Einer am Freitag veröffentlichten Umfrage des Meinungsforschungsinstituts Elabe zufolge sind 74 Prozent der Franzosen der Meinung, Macron habe das Wahlergebnis missachtet. Frankreich droht am 1. Oktober eine Streikwelle, die bereits mit dem Demonstrationsaufruf für Samstag angekündigt wurde.
Macron hatte nach dem Erstarken des rechten Rassemblement National (RN) bei der Europawahl Neuwahlen ausgerufen. Jedoch verlor seine eigene Bewegung Ensemble bei der Abstimmung Anfang Juli die Mehrheit im Parlament. Die französische Verfassung gibt dem Präsidenten das Recht, für das Amt des Ministerpräsidenten zu ernennen, wen er will. Jedoch muss diese Person in der Lage sein, Misstrauensvoten der Opposition zu überstehen.
Allerdings stellen NFP und RN zusammen eine Mehrheit und könnten – im Falle einer Zusammenarbeit – den Regierungschef stürzen. Beide Lager hatten massiv gegen einige von Macrons unpopulären Reformvorstößen gewettert. Dazu zählt vor allem die Anhebung des Pensionsantrittsalters von 62 auf 64 Jahre. Barnier kündigte an, die Reform mitzutragen.

ÜBUNGSAUFGABEN:
A. Zählen Sie alle politischen Parteien, Bewegungen und Bündnisse auf, die im Text zur französischen Regierungsbildung namentlich erwähnt werden.
B. Schreiben Sie den Text zur französischen Regierungsbildung im Anschluss an seinen letzten Satz weiter.

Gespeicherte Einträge
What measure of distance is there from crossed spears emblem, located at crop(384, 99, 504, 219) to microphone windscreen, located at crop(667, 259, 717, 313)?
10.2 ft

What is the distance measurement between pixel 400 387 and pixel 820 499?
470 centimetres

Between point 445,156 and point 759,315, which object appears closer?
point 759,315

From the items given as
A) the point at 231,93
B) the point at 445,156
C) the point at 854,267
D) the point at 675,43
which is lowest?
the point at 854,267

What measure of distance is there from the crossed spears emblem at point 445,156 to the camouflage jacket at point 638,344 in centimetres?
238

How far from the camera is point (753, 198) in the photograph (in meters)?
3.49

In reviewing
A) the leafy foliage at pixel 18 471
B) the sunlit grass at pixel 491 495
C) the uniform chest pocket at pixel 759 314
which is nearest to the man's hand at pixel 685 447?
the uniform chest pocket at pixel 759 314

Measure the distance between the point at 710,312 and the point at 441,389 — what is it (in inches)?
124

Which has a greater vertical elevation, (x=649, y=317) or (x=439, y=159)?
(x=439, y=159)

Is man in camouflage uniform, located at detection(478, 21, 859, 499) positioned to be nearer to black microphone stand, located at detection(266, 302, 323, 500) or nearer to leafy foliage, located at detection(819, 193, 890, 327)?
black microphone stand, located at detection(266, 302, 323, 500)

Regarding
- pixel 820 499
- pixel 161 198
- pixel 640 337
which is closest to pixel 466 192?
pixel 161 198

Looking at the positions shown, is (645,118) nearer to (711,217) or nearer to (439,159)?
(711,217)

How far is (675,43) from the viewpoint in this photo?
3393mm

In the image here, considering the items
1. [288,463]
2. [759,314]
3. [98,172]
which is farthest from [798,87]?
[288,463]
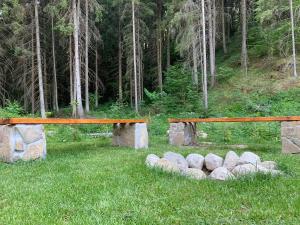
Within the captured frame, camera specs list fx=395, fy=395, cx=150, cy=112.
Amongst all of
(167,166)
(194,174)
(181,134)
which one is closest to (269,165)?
(194,174)

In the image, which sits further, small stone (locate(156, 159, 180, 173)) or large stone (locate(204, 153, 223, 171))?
large stone (locate(204, 153, 223, 171))

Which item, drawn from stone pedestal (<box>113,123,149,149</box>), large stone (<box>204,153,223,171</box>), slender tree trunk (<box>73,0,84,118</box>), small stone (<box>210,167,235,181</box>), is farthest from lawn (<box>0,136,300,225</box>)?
slender tree trunk (<box>73,0,84,118</box>)

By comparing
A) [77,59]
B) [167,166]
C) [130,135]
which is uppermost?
[77,59]

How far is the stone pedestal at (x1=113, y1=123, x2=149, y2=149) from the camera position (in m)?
9.19

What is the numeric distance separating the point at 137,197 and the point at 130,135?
5.36m

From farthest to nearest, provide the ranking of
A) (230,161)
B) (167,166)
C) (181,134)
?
(181,134), (230,161), (167,166)

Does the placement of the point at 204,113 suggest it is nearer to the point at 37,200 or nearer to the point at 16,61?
the point at 37,200

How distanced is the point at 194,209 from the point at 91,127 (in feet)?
39.5

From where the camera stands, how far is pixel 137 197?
3.96 metres

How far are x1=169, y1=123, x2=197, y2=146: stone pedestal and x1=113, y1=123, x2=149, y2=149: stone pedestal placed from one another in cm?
128

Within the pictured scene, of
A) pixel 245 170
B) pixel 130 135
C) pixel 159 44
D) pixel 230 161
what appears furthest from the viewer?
pixel 159 44

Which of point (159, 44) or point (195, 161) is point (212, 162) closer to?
point (195, 161)

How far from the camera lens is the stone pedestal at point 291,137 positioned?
7906 millimetres

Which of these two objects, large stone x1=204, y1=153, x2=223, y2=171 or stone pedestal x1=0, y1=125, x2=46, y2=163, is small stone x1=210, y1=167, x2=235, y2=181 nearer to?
large stone x1=204, y1=153, x2=223, y2=171
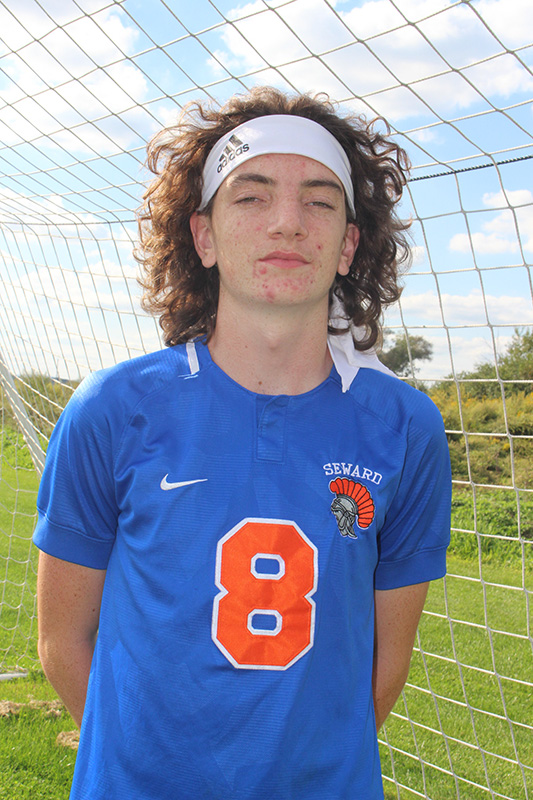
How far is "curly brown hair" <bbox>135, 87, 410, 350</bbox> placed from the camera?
1.78 m

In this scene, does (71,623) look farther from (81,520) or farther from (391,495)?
(391,495)

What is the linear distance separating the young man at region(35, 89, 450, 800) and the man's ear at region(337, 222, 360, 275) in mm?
33

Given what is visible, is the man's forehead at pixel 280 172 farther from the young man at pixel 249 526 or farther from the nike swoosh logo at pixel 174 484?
the nike swoosh logo at pixel 174 484

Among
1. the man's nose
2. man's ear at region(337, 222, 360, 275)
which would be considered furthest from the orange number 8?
man's ear at region(337, 222, 360, 275)

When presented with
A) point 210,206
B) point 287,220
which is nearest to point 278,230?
point 287,220

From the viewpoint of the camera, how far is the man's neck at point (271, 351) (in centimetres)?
146

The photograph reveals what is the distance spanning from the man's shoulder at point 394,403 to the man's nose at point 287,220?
366mm

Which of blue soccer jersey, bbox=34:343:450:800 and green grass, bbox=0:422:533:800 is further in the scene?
green grass, bbox=0:422:533:800

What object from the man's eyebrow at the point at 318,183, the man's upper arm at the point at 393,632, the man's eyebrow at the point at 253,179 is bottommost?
the man's upper arm at the point at 393,632

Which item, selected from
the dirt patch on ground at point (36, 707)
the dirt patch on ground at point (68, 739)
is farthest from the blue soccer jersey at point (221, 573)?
the dirt patch on ground at point (36, 707)

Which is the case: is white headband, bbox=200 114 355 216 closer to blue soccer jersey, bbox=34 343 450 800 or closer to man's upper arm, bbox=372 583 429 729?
blue soccer jersey, bbox=34 343 450 800

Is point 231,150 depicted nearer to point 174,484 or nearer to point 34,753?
point 174,484

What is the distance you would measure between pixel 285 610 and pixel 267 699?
16 cm

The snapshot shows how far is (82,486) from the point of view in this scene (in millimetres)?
1378
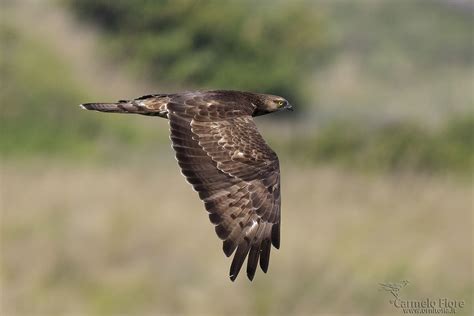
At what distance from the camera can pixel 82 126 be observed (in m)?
25.7

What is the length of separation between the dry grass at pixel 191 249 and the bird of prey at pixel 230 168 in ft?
27.5

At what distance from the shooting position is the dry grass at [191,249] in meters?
15.9

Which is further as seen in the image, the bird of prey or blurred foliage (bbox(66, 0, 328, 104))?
blurred foliage (bbox(66, 0, 328, 104))

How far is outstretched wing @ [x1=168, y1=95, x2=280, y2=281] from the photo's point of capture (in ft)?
22.6

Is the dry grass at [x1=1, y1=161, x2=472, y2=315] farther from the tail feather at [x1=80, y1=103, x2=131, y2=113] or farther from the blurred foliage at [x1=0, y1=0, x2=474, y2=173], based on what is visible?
the tail feather at [x1=80, y1=103, x2=131, y2=113]

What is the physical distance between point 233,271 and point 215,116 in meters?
1.21

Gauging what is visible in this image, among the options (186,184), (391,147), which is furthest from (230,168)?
(391,147)

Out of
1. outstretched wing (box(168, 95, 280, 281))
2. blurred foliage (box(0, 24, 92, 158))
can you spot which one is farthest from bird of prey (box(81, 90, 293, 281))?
blurred foliage (box(0, 24, 92, 158))

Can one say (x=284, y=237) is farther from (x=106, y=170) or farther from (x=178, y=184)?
(x=106, y=170)

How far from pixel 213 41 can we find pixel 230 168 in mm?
26430

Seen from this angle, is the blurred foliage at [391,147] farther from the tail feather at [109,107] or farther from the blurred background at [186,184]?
the tail feather at [109,107]

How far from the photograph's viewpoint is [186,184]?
748 inches

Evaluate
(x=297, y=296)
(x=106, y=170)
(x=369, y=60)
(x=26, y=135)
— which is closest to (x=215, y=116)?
(x=297, y=296)

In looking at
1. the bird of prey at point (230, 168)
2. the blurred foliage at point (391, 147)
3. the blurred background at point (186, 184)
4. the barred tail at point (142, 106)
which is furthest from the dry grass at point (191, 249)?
the bird of prey at point (230, 168)
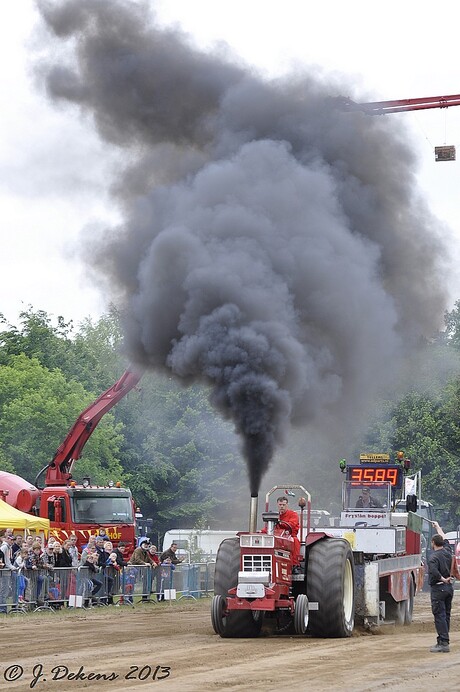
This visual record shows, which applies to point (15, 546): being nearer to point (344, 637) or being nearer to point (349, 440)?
point (344, 637)

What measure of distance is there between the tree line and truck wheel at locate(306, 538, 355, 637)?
30.6 metres

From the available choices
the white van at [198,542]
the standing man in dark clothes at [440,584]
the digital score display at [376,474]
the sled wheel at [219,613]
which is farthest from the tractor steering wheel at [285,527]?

SCHRIFTLICHE ANTWORTEN:
A. Rassemblement National (RN), Ensemble, NFP

B.
Der RN wird in der Konstellation zum Königsmacher, da die Partei Barnier unter bestimmten Bedingungen zugesichert hat, sich nicht an einem Misstrauensvotum zu beteiligen. RN-Chef Jordan Bardella sagte am Samstag dem Sender BFM, Barnier sei ein Ministerpräsident unter Beobachtung. „Ohne uns geht nichts“.
Barnier erklärte in seinem ersten Interview nach seiner Ernennung, er wolle das zersplitterte Parlament einen und zugleich einen härteren Kurs in der Einwanderungspolitik einschlagen.